One of SRM’s most operationally important capabilities is the ability to test a recovery plan without impacting production. When a recovery plan is executed in test mode, SRM powers on the replicated VMs in an isolated network bubble — a temporary port group that is not connected to any production network or the internet. The VMs start up, the recovery plan steps execute, and the administrator can verify that the application comes online correctly and that the IP customisation and startup ordering are working as designed.

Critically, test mode does not interrupt replication. The production VMs at the protected site continue running, and replication continues to ship new data to the recovery site throughout the test. When the test is complete, the test VMs are cleaned up, and the environment returns to its pre-test state. DR testing with SRM is a non-destructive, repeatable operation — there is no excuse for skipping DR tests when the testing mechanism itself carries no risk.

Failover Types

Type	Description	Data Loss Risk
Planned migration	Graceful failover initiated by the administrator. Source VMs are cleanly powered off, a final synchronisation is performed, and VMs are powered on at the recovery site.	Zero
Disaster recovery	Emergency failover when the protected site is unavailable. Replication cannot complete a final sync. VMs are recovered from the latest available recovery point.	Up to the configured RPO

Failback

After a disaster, once the primary site is restored and operational, workloads need to be returned. SRM’s reprotect operation reverses the replication direction: the recovery site becomes the new source, and the original primary site becomes the new target. Once replication has converged and the recovery site data has been replicated back, a failback plan returns VMs to the primary site — either as a planned migration (graceful) or as a forced failover if needed.
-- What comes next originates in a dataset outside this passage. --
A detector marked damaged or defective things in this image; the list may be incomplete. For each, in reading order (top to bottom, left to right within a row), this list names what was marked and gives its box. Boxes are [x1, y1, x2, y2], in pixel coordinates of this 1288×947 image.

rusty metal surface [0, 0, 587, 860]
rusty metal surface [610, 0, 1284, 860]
SRM Versus vSphere Replication Alone

vSphere Replication can be used independently of SRM — the VR appliances replicate VM disk data to the recovery site and the administrator can manually power on VMs there during a disaster. This approach is suitable for very small environments with a handful of VMs and simple recovery requirements.
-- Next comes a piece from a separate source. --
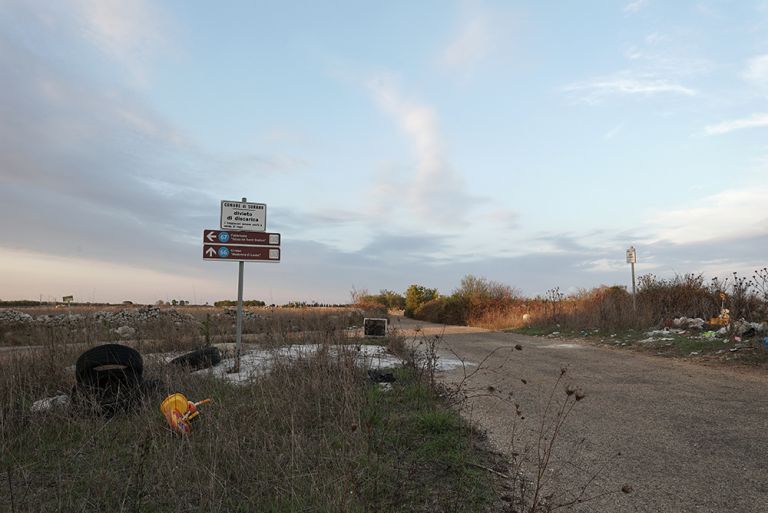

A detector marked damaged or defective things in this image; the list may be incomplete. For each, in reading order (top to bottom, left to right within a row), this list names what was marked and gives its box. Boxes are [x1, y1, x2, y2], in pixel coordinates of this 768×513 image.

For anything beyond that, SRM provides the difference between an orderly, automated recovery and a manual emergency process performed under pressure. The value of SRM is not in the replication itself — that is vSphere Replication’s job — but in the predictable, tested, documented, and automated execution of the recovery plan, including startup ordering, IP remapping, pre- and post-steps, and the ability to prove through regular non-disruptive tests that the plan actually works.

Summary

vSphere Replication and Site Recovery Manager together form VMware’s complete disaster recovery solution for virtualised workloads. vSphere Replication handles the continuous async data movement at configurable RPOs of five minutes to 24 hours, without requiring matched storage hardware at source and target. SRM handles the orchestration: grouping VMs into protection groups, defining ordered recovery plans with IP customisation and automated steps, enabling non-disruptive test failovers that validate DR readiness without interrupting production, and automating the failback sequence after the primary site recovers. The combination reduces the DR process from a chaotic manual operation to a documented, regularly tested, and automatically executed procedure.